____ Testo fornito

Che lo staff della Casa Bianca rappresenti una palla al piede del Presidente è ormai innegabile. Fino ad oggi, sono arrivati a tre dozzine i funzionari che hanno lasciato la Casa Bianca per varie ragioni, tra le quali spicca il fatto che tre di loro sono stati messi alla porta dopo che i loro commenti razzisti erano stati resi di dominio pubblico. In ogni caso, il fatto saliente è che Donald Trump aveva preso le redini di capo dell’esecutivo con uno staff di scarsa preparazione e limitata valenza politica, tanto che in breve volgere di tempo vari funzionari erano stati costretti a dimettersi o avevano rinunciato all’incarico di propria volontà. Quel che è apparso chiaro sin dal primo giorno è che Trump ha tollerato precedenti imbarazzanti e affiliazioni estremiste e antisociali, se non addirittura a sfondo razzista, ma ha usato il pugno di ferro nei confronti di collaboratori rei di comportamenti giudicati sleali. Donald Trump è senza ombra di dubbio il Presidente dalla personalità più intollerante e intemperante nella storia recente della presidenza americana. Ma il tratto che è emerso con chiara evidenza è la mancanza di sensibilità morale, come ha rivelato il caso di Rob Porter, che Trump ha difeso pubblicamente giungendo a definire poco credibili le accuse di violenza rivolte dalle donne.

________
____ Dati raccolti

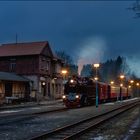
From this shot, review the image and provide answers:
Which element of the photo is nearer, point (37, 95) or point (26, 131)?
point (26, 131)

________

### [Esercizio]
Riprendi per favore il testo sullo staff della Casa Bianca e proseguilo a partire dalla sua ultima frase. I dati non hanno alcun legame con il testo sullo staff della Casa Bianca.

### [Risposta al compito]
Il deficit morale di Donald Trump è al centro del conflitto sorto attorno ai cosiddetti “dreamers”, i giovani entrati illegalmente negli Stati Uniti che Obama ha cercato di proteggere dalla deportazione con il programma DACA (Deferred Action for Childhood Arrival). L’Amministrazione Trump ha dichiarato il programma illegale spalancando un triste destino di espulsione per i “dreamers”. Due corti di appello hanno però bloccato l’applicazione delle misure dell’esecutivo, che sono rimaste in un limbo legale anche perché il Congresso appare incapace di risolvere la questione con una legge ad hoc a causa della perdurante battaglia legislativa in tema di immigrazione. Con l’esorbitanza tipica di Trump, l’Amministrazione ha chiesto alla Corte Suprema di accantonare le decisioni delle corti d’appello ma la richiesta è stata bocciata dai giudici della Corte Suprema che hanno deciso di non prenderla in considerazione. Il dramma dei “dreamers” peraltro non accenna a chiudersi ma è certo che l’elettorato hispanico ne terrà conto il prossimo novembre.

A questo insuccesso giudiziario si aggiungono quello politico ed uno diplomatico. I democratici sembrano in parte disposti a sostenere una certa spesa per il muro al confine con il Messico ma Trump non accetta condizioni con il risultato che il finanziamento del muro è bloccato al Congresso. Al tempo stesso, l’ostinazione di Trump nel chiedere che il Messico paghi i costi del muro ha generato un duro scontro telefonico con il Presidente messicano Enrique Peña Nieto, che dopo aver ripetuto il suo diniego, ha cancellato un’imminente visita a Washington. In pratica, Trump ha fatto scempio delle delicatezze diplomatiche e ha preferito lo scontro aperto con il suo interlocutore. Uno sviluppo che ha messo in crisi i lunghi e amichevoli rapporti tra i due Paesi e complicato ancor più la già difficile rinegoziazione dell’accordo NAFTA.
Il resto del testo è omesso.